Now I don’t favor leaving all statues up, but I’m generally in favor of it with “contextualization” of the more problematic ones. As a (secular) Jew, I still wouldn’t call for a statue of Hitler to be removed, but simply contextualized, perhaps with the kind of memorial to exterminated Jews that one sees in Israel or in the Pere Lachaise Cemetery in Paris.
I’m not sure I know what Coyne means by ‘contextualized,’ but it sounds a lot like my idea that these statues should be turned into outdoor museum exhibits that properly locate these figures in their time and place.
Monticello exhibits the spirit of what I have in mind with its recognition of Sally Hemings’ role in Jefferson’s life, about which:
They were Jefferson’s children.
In recognizing that, and restoring Hemings’ room and providing a more accurate picture of Jefferson’s life, we should not transform his relationship with Hemings into a Forbidden Grand Passion.
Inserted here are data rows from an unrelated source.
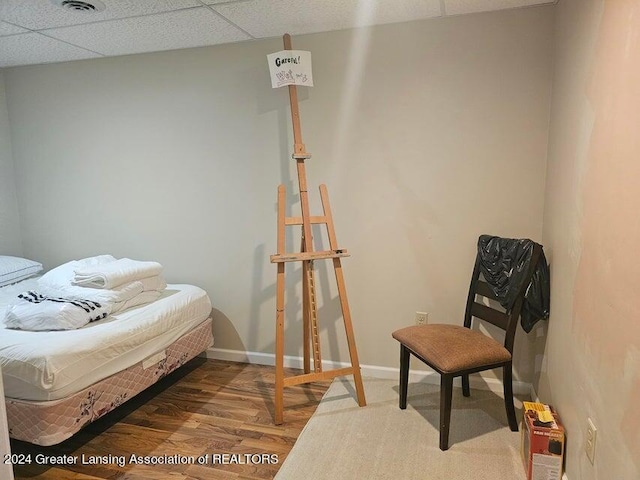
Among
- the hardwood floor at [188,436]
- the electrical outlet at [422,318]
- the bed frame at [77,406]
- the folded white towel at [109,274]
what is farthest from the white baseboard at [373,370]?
the folded white towel at [109,274]

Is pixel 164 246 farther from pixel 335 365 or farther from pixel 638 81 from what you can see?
pixel 638 81

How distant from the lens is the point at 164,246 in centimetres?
326

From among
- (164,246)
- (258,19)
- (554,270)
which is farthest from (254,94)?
(554,270)

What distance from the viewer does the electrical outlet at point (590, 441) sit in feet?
4.80

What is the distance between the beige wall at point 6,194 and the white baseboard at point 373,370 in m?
1.97

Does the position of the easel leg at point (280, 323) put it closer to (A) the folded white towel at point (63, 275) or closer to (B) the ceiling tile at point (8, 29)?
(A) the folded white towel at point (63, 275)

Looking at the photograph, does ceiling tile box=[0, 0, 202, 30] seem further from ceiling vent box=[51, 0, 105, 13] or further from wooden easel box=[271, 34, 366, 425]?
wooden easel box=[271, 34, 366, 425]

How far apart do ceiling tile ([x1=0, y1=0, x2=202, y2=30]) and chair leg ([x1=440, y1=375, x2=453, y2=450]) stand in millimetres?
2321

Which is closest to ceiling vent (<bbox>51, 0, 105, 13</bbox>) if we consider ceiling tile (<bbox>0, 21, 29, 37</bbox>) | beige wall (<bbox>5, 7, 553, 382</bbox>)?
ceiling tile (<bbox>0, 21, 29, 37</bbox>)

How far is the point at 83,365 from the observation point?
2.03 meters

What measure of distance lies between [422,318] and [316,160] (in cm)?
126

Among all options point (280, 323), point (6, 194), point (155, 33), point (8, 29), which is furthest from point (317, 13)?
point (6, 194)

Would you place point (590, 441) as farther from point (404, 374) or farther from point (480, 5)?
point (480, 5)

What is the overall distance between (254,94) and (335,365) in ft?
6.48
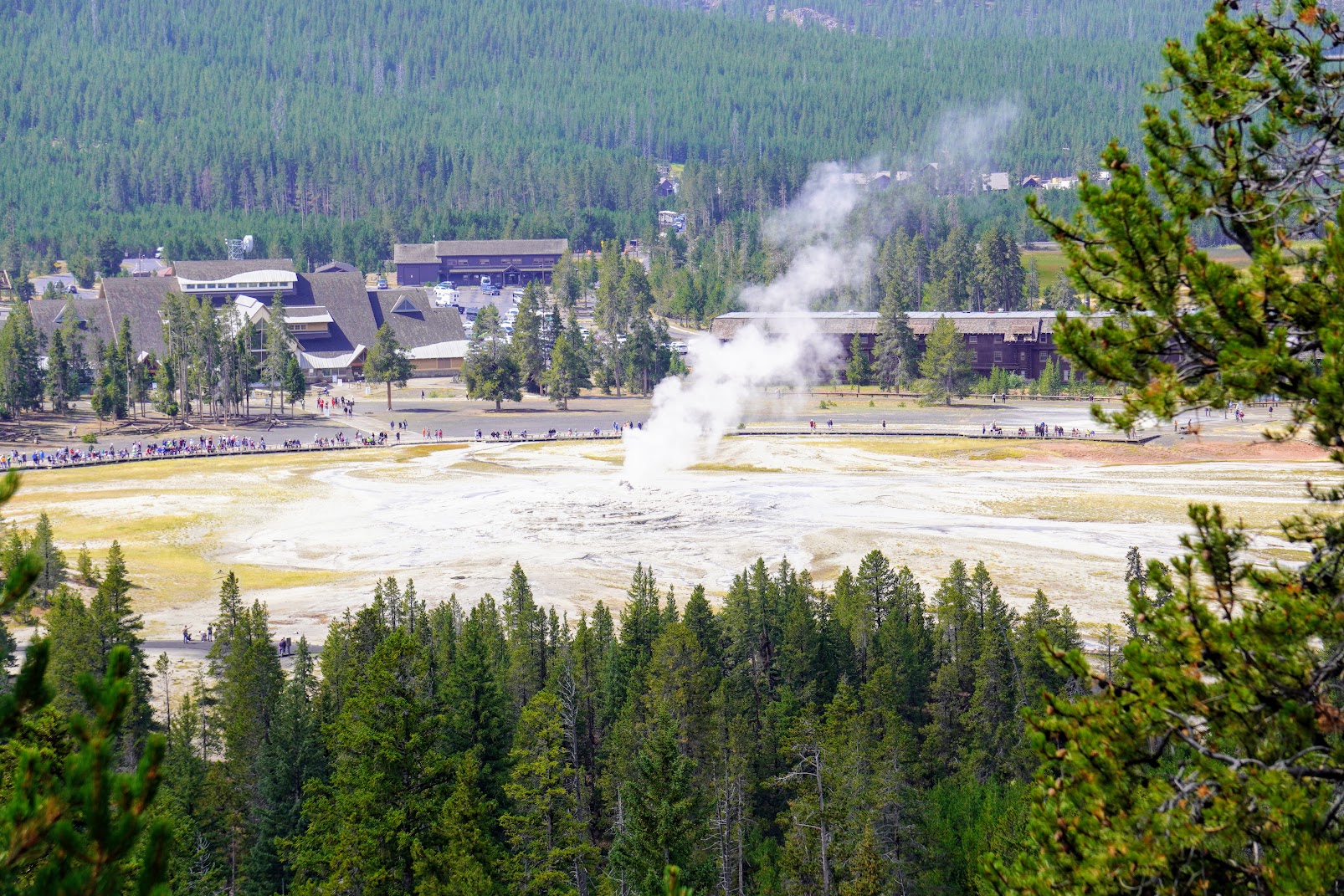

Hemings was a slave, Jeffferson’s property, and his sexual relationship with her probably began when Hemings was in her mid-teens — possibly as young as 14-years old, and almost certainly by the time she was 16-years old. She was certainly not his intellectual peer or presentable as a companion in that time and place. Though it may be the case that a bond of affection formed over the years, it’s difficult to imagine how that affection could have overcome the bald fact that he owned her and could visit her for sexual release whenever it suited him; the close proximity to his bedroom was probably no more than a device for assuring his exclusive and convenient access.
Good for Monticello and Yale, then, for understanding that we can learn from history only when we see it clearly.
There is no nice way to say it: There is more than a whiff of infantilism about these relentless demands that Jefferson et. al. be stricken from public memory and cast into Outer Darkness.
Reality is messy, complicated, and obliges leaders to navigate strenuously opposed forces. Rather than sniffishly condemning them for their imperfections, about which we ought to be mindful, we should marvel that they accomplished all that they did.